Tutorial: Understanding Intel’s New Processors and Tools Share your comment!

Intel Evangelist James Reinders explains how software development tools support features of current and emerging Intel hardware, including the 60-core Xeon Phi Coprocessor, now shipping, and products based on the code-named Haswell microarchitecture, scheduled to emerge next year. This high-level tutorial summarizes key points, including new programming features of the 3rd generation Intel Core™ Processors, Intel® HD graphics and new acronyms including AVX and TSX and support via C, C++, Fortran, OpenCL and OpenMP.

Context: Developer tools and hardware are co-evolving in several interesting ways.  One obvious one: hardware supporting more cores and wider vector registers, This, in turn, supports more kinds of parallelism, e.g., data parallelism (vectorization), task-based parallelism, and distributed parallelism. This evolutionary cadence has, as its first goal, enabling programmers to think about scaling performance efficiently, converting serial software into new forms that exploit all these parallel capabilities. Tools need to lead the hardware for all this to happen efficiently.

Intel’s new suite of tools, including Intel Parallel Studio XE  2013 and Cluster Studio XE 2013, contain compilers for C/C++ and Fortran — plus a host of toolkits for abstracting parallelism such as Intel Cilk Plus and Threading Building Blocks for C/C++, the Intel Math Kernel Library, Fortran-specific CoArray and other tools, MPI tools, aids for evaluating and planning parallel programming projects, tools for parallel debugging, memory, thread and other kinds of performance analysis.

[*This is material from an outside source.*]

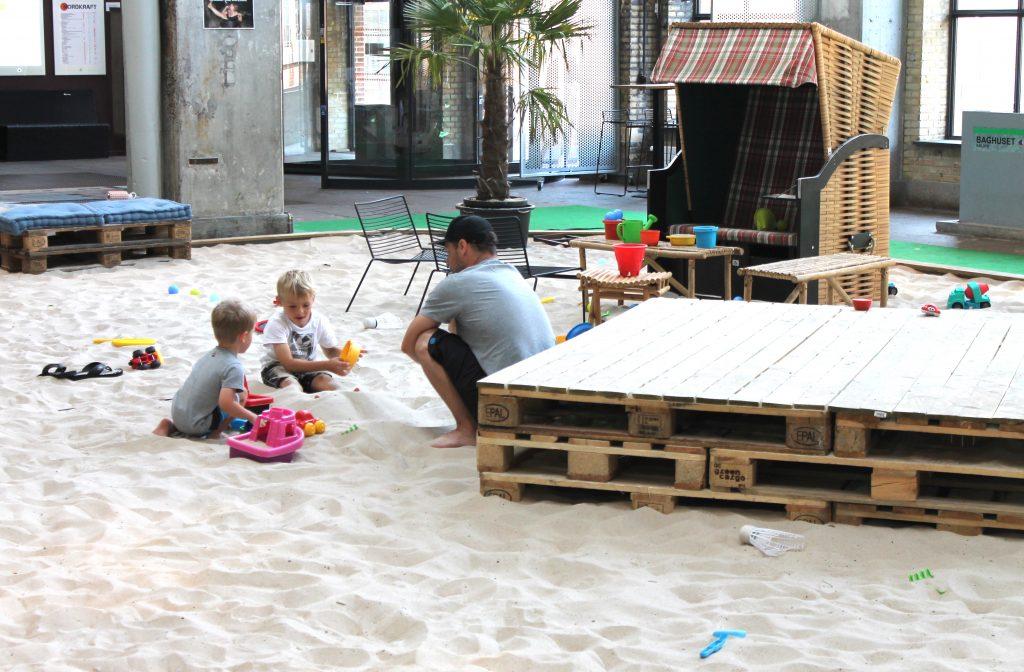 Sandstrand, comedy og drinks: Costa Del Nordkraft er klar med årets program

The latest versions of these tools support all existing and expected Intel target architectures through Haswell and Xeon Phi already, so developers can use them immediately to code and tune for legacy chips, contemporary popular Intel hardware platforms, such as those based on the Ivy Bridge microarchitecture, as well as more-powerful, but not yet widely available manycore coprocessors (Xeon Phi) and upcoming Haswell products. They also support programming language and coding-model standards like C++ 11, Fortran 2009 and MPI 2.2, plus added features and functionality inspired by the needs of the software developer community.

This rigorous focus on supporting contemporary, emerging and future platforms and standards is becoming more critical, partly because of the way hardware is evolving to provide more and more parallelism with forward code portability. Products like Xeon Phi use X86-compatible cores, so can, in principle, run legacy software directly – a strong factor distinguishing them from competing GPU-based products.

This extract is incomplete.